# Problem description:
Rewrite all of the data below, replacing "ribbed tower section" with "fluted tower segment" wherever it occurs and leaving everything else unchanged.

───── Data for processing

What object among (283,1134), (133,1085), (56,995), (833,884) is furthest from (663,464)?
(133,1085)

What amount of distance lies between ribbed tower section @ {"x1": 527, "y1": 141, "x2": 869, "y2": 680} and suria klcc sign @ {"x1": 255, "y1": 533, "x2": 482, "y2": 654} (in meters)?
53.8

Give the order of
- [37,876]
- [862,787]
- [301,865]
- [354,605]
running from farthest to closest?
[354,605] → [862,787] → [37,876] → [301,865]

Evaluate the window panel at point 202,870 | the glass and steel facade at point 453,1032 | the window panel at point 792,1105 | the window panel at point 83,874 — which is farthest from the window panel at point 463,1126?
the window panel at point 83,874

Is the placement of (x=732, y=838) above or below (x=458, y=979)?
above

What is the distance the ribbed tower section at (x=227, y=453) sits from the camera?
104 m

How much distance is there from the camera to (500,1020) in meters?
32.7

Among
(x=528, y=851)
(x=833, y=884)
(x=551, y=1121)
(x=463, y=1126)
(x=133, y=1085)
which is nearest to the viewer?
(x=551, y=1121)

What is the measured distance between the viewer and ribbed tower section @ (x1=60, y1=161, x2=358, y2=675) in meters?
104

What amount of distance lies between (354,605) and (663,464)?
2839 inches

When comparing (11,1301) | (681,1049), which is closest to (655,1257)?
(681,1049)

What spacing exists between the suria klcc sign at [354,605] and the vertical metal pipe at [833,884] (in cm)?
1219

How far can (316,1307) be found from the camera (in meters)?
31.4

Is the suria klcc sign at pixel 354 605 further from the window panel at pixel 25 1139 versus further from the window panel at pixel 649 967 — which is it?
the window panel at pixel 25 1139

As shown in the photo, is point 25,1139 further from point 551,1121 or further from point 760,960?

──────────

# Written answer:
What object among (283,1134), (133,1085), (56,995), (833,884) is furthest from (663,464)?
(133,1085)

What amount of distance lies between fluted tower segment @ {"x1": 527, "y1": 141, "x2": 869, "y2": 680} and suria klcc sign @ {"x1": 255, "y1": 533, "x2": 482, "y2": 654} (in meters)?
53.8

Give the order of
- [37,876]
- [862,787]
- [301,865]
- [354,605]
running from farthest to closest?
[354,605] → [862,787] → [37,876] → [301,865]

Evaluate the window panel at point 202,870 | the glass and steel facade at point 453,1032 | the window panel at point 792,1105 | the window panel at point 83,874 — which is farthest from the window panel at point 463,1126?
the window panel at point 83,874

Is the placement of (x=732, y=838) above or below (x=458, y=979)?
above

What is the distance the fluted tower segment at (x=227, y=453) sits from the camera?
104 m

How much distance is there from the camera to (500,1020) in meters?
32.7

Among
(x=528, y=851)
(x=833, y=884)
(x=551, y=1121)
(x=463, y=1126)
(x=133, y=1085)
which is nearest to the viewer?
(x=551, y=1121)

What is the measured distance between the viewer and fluted tower segment @ (x1=60, y1=161, x2=358, y2=675) in meters?
104

What amount of distance lies between (354,605) and (663,464)?
2839 inches

When comparing (11,1301) | (681,1049), which is closest to (655,1257)?
(681,1049)

What spacing exists between the suria klcc sign at [354,605] and the vertical metal pipe at [833,884] (in cm)?
1219

How far can (316,1307) be found from the camera (in meters)?
31.4

Is the suria klcc sign at pixel 354 605 further from the window panel at pixel 25 1139 versus further from the window panel at pixel 649 967 — which is it?
the window panel at pixel 25 1139

As shown in the photo, is point 25,1139 further from point 551,1121 or further from point 760,960?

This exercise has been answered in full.